[Spatial data with pictures]
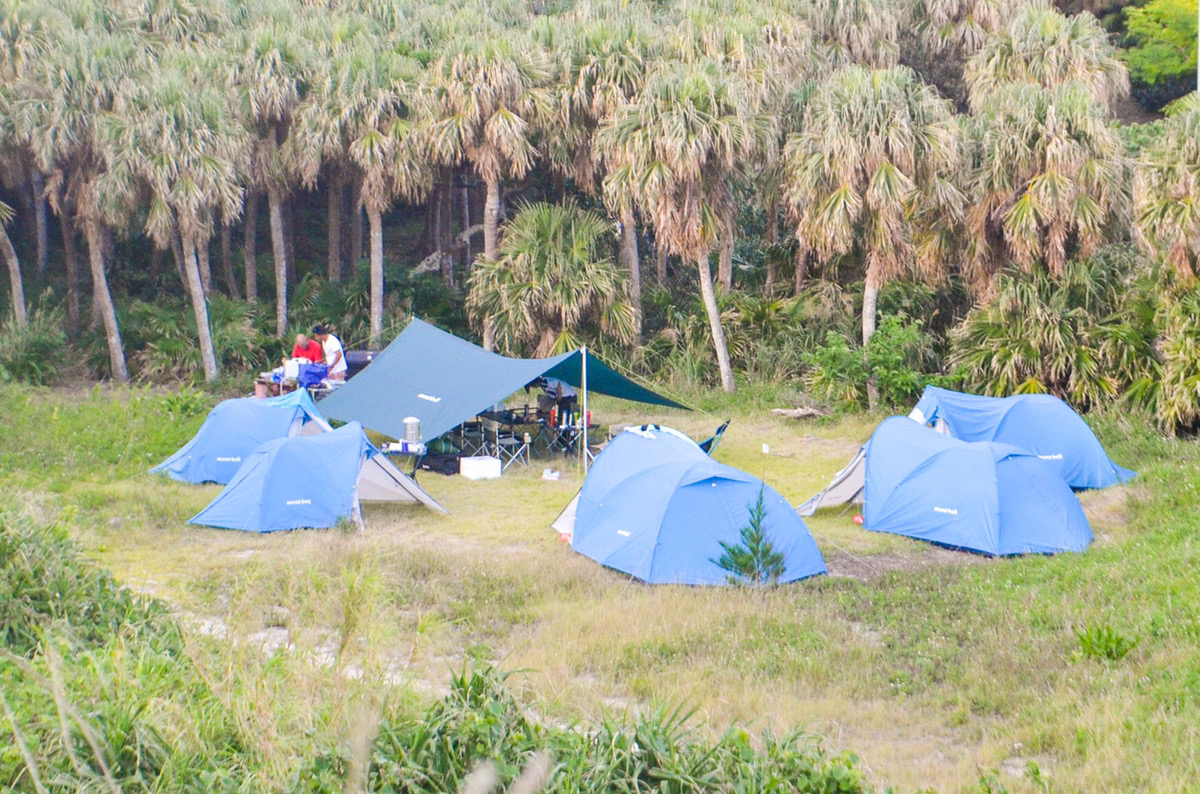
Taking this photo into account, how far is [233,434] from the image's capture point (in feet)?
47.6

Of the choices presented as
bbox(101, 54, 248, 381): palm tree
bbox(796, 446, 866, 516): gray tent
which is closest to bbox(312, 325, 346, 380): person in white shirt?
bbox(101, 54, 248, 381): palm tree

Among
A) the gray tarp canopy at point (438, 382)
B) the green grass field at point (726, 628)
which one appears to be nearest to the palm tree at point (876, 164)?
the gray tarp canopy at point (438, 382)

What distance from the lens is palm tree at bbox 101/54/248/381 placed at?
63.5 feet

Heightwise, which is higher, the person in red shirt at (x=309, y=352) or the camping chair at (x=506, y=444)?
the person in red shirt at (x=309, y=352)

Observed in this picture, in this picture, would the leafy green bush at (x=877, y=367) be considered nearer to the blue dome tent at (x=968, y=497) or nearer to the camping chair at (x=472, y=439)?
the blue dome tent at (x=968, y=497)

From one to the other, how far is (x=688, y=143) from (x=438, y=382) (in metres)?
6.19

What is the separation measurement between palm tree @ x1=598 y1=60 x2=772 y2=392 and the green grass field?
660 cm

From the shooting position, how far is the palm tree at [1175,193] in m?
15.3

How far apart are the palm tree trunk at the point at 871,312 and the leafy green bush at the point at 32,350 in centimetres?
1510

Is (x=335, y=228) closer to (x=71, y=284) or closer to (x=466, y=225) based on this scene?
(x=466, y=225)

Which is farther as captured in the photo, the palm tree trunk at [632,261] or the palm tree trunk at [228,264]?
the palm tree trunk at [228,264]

* **Stated problem**: The required output is the exact sequence of lines from the one containing "From one to" through the end of the listing, both endpoints included.

* **Written solution**:
From one to the other, how far is (x=688, y=143) from (x=438, y=382) (in metres)?
6.19

What is the separation measurement between palm tree @ x1=598 y1=60 x2=772 y2=392 and the green grass field?
660 cm

From the shooting position, how far is the palm tree at [1175,193] in m?
15.3

How far apart are the palm tree trunk at the point at 871,312 and the leafy green bush at the point at 32,350 in centimetres?
1510

Is (x=335, y=228) closer to (x=71, y=284) or closer to (x=466, y=225) based on this scene?
(x=466, y=225)

Which is farther as captured in the photo, the palm tree trunk at [632,261] or the palm tree trunk at [228,264]?
the palm tree trunk at [228,264]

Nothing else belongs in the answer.